**THE TASK**
Convert the lines from the one containing "Among the options" through the one containing "A: the point at 427,260", both included, into a numbered list, leaving out any blank lines.

**INFORMATION SHOWN**
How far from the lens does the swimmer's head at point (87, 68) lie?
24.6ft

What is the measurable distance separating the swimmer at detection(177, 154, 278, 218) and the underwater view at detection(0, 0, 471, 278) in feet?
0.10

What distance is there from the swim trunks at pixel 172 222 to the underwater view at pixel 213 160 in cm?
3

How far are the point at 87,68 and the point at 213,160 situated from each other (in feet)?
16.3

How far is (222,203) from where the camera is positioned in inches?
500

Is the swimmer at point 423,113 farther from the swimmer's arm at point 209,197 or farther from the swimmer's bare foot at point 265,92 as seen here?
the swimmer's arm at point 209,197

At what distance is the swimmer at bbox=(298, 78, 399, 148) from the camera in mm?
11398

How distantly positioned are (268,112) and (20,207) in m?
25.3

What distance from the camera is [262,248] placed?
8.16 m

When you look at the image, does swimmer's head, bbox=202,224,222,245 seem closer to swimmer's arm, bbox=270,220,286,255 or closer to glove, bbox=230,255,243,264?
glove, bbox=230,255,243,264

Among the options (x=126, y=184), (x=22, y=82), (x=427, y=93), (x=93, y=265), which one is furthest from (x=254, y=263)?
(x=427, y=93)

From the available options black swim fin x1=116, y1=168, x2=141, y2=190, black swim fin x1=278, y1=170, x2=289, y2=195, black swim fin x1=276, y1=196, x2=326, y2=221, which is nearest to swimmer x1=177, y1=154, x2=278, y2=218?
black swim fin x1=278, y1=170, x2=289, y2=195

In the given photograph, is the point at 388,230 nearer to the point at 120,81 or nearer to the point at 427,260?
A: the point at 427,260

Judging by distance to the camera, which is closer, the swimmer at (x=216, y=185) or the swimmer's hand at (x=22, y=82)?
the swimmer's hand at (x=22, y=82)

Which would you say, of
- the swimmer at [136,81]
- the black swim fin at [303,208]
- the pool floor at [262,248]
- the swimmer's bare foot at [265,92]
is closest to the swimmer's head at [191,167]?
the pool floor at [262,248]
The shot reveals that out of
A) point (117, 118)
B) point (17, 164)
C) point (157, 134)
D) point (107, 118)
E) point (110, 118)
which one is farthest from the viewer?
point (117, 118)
--
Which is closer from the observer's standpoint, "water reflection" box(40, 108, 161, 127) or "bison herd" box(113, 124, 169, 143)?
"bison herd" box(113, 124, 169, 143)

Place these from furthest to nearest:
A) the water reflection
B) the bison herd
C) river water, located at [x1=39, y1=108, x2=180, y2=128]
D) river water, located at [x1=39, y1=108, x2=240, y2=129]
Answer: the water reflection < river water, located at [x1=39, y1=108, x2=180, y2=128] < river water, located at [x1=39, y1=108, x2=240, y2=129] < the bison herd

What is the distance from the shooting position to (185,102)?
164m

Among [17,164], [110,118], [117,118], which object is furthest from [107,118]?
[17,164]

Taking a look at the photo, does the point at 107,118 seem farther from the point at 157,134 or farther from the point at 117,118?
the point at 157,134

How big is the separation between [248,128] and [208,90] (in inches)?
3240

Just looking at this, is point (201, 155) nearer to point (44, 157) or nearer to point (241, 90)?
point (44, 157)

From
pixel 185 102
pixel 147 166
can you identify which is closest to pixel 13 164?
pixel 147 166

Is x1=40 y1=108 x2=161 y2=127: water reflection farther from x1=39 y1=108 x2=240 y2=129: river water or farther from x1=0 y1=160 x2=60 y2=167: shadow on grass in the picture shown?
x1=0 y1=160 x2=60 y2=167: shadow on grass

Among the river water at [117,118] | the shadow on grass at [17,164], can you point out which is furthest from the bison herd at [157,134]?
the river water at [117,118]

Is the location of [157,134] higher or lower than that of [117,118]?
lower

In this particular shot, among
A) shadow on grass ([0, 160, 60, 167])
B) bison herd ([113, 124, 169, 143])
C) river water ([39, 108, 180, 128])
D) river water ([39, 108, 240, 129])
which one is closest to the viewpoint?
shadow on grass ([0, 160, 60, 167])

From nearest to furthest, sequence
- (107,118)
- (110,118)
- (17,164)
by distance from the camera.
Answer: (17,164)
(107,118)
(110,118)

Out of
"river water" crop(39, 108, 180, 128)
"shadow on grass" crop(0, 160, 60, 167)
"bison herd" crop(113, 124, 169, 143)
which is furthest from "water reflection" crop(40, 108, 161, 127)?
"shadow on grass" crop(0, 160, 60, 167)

**EXERCISE RESULT**
1. Among the options (x=126, y=184), (x=22, y=82), (x=427, y=93), (x=93, y=265), which one is furthest from (x=254, y=263)?
2. (x=427, y=93)
3. From the available options black swim fin x1=116, y1=168, x2=141, y2=190, black swim fin x1=278, y1=170, x2=289, y2=195, black swim fin x1=276, y1=196, x2=326, y2=221, which is nearest to swimmer x1=177, y1=154, x2=278, y2=218?
4. black swim fin x1=278, y1=170, x2=289, y2=195
5. In the given photograph, is the point at 388,230 nearer to the point at 120,81 or nearer to the point at 427,260?
6. A: the point at 427,260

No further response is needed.